Next week BC residents will start to receive voting packages in the mail for the referendum on electoral reform. The BCCLA is excited for this opportunity to shift to a proportional representation system, as it would enhance the influence of each individual vote, something that we called for last year in our ten justice reform priorities for the province. This blog will explain why the three arguments commonly used to argue against proportional representation don’t add up.
Argument #1: Proportional representation will empower extreme fringe parties
In fact: There is no correlation between the proportionality of electoral systems and political party extremism. Though it is true that proportional representation systems have been shown to enable a greater spectrum of ideologies among political parties, that doesn’t translate into extremism, because proportional representation systems also promote public negotiation to enable coalition governments.

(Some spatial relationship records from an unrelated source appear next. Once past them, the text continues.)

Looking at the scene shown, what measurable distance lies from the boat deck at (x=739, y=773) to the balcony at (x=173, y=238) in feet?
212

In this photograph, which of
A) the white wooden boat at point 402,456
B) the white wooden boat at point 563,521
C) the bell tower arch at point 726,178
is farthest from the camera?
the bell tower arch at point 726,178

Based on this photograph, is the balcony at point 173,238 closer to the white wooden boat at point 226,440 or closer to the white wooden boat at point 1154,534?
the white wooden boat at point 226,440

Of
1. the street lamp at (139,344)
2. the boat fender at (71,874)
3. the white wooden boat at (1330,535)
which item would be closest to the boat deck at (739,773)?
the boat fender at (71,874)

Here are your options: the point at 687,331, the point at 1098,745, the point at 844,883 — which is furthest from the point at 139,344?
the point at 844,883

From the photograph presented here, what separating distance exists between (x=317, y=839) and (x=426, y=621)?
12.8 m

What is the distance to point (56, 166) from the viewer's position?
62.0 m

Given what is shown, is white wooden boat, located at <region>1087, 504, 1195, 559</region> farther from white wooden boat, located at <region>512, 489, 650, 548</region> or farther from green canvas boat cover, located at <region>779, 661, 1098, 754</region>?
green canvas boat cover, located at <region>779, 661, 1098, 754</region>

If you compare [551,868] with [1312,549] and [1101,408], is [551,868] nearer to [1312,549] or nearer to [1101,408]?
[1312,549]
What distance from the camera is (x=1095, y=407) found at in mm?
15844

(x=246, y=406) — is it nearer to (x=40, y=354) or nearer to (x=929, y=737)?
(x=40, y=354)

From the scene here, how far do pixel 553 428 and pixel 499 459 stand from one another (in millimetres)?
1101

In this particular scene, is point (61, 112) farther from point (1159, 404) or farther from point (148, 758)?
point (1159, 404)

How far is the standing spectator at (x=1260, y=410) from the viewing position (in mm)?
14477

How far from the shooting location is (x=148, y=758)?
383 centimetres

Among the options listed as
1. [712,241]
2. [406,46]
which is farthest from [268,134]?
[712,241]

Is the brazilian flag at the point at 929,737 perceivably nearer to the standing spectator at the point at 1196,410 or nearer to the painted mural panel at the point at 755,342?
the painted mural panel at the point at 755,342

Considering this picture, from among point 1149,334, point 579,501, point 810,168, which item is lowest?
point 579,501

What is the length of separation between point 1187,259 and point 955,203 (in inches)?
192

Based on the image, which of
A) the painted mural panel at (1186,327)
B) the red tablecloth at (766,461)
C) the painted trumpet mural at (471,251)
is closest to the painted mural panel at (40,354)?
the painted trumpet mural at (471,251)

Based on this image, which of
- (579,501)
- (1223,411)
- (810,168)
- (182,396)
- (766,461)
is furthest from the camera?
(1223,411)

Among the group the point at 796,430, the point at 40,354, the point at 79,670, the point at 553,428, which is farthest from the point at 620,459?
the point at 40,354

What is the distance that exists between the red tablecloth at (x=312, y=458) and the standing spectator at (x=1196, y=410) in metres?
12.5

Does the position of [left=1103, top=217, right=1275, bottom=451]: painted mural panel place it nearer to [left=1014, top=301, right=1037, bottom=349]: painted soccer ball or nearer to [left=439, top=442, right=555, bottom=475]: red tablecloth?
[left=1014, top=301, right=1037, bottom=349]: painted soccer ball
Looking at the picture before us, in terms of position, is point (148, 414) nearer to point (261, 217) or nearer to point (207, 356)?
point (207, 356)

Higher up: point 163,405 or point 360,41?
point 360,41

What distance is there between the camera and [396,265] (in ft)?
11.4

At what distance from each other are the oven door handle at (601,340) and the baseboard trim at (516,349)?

Many systems of proportional representation – including all models proposed for BC – require a party to get a certain number of votes (5%) to have any parliamentary seats. This mechanism keeps out extremist parties because they have a harder time passing the threshold.
Plus, first-past-the-post systems do not prevent controversial figures from gaining power through a false majority (i.e. when a candidate or party receives less than 50% of the vote but wins more than 50% of power). Rodrigo Duterte was elected in the Philippines with this system, and his presidency has supported thousands of extra-judicial killings. Or just look south of the border to President Trump, elected using a first-past-the-post approach.
Argument #2: Proportional representation is unfair because it will rob voters of local representatives
In fact: Those opposed to proportional representation claim that if the referendum succeeds, we will no longer have a local MLA to represent our views. All three systems proposed for the province, however, are hybrid systems. This means that all potential reform models will continue to ensure that everyone in BC has a local MLA.
Argument #3: Your vote will get lost in the confusion of proportional representation
In fact: Under first-past-the-post, it’s common for more than half the votes to be wasted (because if you do not vote for the front-runner in your riding, then your vote does not count towards electing anyone). With proportional representation, most votes do help elect someone – when your vote doesn’t help elect the front-runner, it can still help elect the second or third most popular candidate.
Bonus Fact: There is an escape clause!
If BC opts for a new proportional system, a second referendum will be held following two election cycles. At that point we will have another opportunity to choose whether to keep that system or revert to the first-past-the-post voting system. So in the unlikely event that we regret adopting the electoral system that most democratic nations use, we can always revert back to the system that we’ve always known. We are wonderfully positioned to give our electoral system a major democratic upgrade, with built in safe guards. We should go for it!